→ **Document**:
___
Matters of Yonkers Wholesale Beer Distributors, Inc. and McDine; Division’s Rep: Stephanie M. Scalzo; Taxpayer’s Rep: Michael Buxbaum; Articles 28 and 29 (by Joe Endres).

Two weeks in a row the Tribunal issues a sales tax methodology decision and two weeks in a row the taxpayer loses primarily due to a lack of evidence. Let’s dive in . . . .

This case addresses three issues: (1) were penalties appropriately imposed on the business for failing to file informational returns, (2) was the tax assessment improper or erroneous, and (3) was the proposed cancellation of the business’s certificate of authority improper. The Petitioners lose on all issues. Here’s why:

1.) Informational Return Penalties

The Tax Law obligates certain businesses to make informational returns to the Tax Department.  One such business is an alcoholic beverage wholesaler. These wholesalers are required to file an annual transaction information return that details all sales of alcoholic beverages where no sales tax was collected. See Tax Law § 1136(i). The Division uses the information in these returns “to review the sale of alcoholic beverages by wholesalers . . . and to determine the accuracy of income and sales tax returns filed, in turn, by vendors to whom such sales are made.”
___
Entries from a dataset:
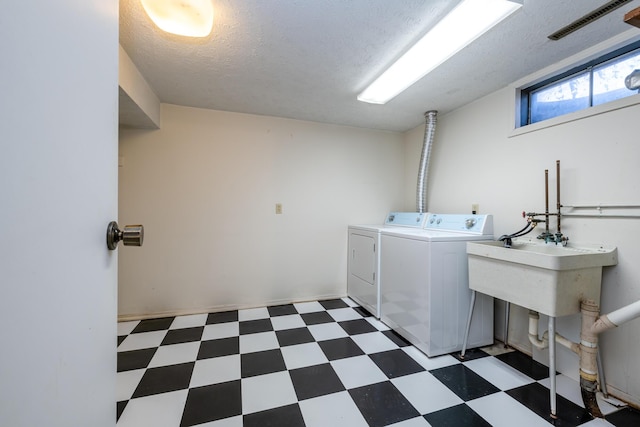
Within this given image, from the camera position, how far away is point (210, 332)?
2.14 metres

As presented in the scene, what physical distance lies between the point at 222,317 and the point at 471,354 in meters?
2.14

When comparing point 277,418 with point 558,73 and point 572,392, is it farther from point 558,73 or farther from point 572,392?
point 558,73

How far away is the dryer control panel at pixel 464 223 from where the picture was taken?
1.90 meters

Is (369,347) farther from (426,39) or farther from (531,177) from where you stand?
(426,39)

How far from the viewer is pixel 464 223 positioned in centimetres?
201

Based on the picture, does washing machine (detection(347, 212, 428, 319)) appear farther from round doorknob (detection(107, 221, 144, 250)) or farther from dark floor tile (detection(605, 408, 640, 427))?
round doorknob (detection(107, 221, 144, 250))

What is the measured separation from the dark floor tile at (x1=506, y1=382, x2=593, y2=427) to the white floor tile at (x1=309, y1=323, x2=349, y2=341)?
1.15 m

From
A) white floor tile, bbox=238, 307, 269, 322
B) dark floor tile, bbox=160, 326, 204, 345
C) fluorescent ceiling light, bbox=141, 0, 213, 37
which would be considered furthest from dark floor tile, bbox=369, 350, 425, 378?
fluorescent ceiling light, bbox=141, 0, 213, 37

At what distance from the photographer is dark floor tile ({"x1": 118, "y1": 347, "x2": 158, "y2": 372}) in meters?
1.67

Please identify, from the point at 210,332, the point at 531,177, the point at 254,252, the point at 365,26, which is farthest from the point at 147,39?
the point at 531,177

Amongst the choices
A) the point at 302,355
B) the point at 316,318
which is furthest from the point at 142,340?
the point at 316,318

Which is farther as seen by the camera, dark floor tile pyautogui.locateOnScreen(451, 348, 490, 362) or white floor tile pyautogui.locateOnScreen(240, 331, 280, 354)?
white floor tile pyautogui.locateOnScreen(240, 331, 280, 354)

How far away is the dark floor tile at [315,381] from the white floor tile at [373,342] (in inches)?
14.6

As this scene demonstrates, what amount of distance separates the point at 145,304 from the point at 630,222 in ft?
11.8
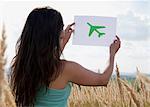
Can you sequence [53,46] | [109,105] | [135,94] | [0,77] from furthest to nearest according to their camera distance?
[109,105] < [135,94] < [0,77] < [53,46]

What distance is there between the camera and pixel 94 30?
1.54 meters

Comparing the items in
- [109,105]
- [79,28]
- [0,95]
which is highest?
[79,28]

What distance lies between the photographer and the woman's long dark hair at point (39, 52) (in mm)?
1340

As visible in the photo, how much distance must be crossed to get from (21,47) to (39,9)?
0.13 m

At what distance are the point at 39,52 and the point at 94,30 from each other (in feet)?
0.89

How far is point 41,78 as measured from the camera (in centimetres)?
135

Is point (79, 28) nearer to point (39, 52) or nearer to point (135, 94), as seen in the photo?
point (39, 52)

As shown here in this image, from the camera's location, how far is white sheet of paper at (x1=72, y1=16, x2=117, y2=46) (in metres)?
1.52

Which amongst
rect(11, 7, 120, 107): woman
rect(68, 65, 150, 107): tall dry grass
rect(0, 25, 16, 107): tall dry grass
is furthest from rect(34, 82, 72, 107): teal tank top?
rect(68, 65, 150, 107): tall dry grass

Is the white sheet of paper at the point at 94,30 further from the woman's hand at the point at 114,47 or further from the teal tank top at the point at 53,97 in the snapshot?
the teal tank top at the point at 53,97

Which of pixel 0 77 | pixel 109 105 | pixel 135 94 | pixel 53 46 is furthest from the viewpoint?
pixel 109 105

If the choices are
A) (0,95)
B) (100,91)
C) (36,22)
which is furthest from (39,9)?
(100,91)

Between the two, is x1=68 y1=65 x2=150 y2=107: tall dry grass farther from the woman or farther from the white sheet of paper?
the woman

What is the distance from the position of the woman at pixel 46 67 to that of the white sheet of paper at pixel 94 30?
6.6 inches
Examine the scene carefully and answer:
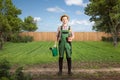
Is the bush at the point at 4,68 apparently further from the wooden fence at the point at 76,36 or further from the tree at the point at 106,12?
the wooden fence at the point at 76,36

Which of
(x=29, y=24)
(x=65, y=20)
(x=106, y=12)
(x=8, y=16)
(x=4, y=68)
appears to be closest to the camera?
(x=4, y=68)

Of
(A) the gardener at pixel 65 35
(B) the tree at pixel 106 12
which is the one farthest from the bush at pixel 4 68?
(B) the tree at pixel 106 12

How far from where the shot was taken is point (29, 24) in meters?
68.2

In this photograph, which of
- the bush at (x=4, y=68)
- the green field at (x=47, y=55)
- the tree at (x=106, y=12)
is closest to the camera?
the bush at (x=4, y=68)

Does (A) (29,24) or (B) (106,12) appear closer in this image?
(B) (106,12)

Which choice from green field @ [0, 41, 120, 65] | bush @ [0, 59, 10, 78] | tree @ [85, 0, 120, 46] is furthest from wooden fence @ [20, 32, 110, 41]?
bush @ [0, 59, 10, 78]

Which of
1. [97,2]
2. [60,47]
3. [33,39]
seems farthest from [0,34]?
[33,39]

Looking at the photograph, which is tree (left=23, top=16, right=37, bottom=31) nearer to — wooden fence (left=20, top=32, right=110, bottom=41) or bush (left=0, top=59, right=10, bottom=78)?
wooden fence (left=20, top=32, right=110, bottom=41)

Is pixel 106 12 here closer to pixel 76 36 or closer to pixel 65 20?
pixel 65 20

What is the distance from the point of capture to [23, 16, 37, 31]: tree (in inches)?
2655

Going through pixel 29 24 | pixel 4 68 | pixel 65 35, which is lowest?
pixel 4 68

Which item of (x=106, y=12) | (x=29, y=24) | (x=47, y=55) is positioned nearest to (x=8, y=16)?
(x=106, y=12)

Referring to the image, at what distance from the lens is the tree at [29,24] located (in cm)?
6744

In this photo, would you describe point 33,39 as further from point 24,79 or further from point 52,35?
___
→ **Goal of the exercise**:
Resume the article on the Yonkers Wholesale Beer Distributors tax decision from the point where it stops.

→ **Answer to the task**:
This is a good reminder to accountants and other tax practitioners: You may not represent any large alcoholic beverage wholesalers, but if you represent restaurants, bars and /or liquor stores that buy from these wholesalers, it’s good to keep in mind that big brother is watching the amount of product your clients purchase. If one of those clients receives an audit notification letter from the Division, it’s likely that the Division already has a significant amount of information in its audit file regarding the business’s purchases. Further, the wholesalers are obligated to provide their customers with a copy of the information in the informational return (Tax Law § 1136(i)(4)). So, a best practice might be to ask your liquor buying business clients for a copy of this information to make sure inventory purchases makes sense in relation to the amount of sales reported by those clients. If not, you should have a serious conversation with that client because an audit probably isn’t too far off.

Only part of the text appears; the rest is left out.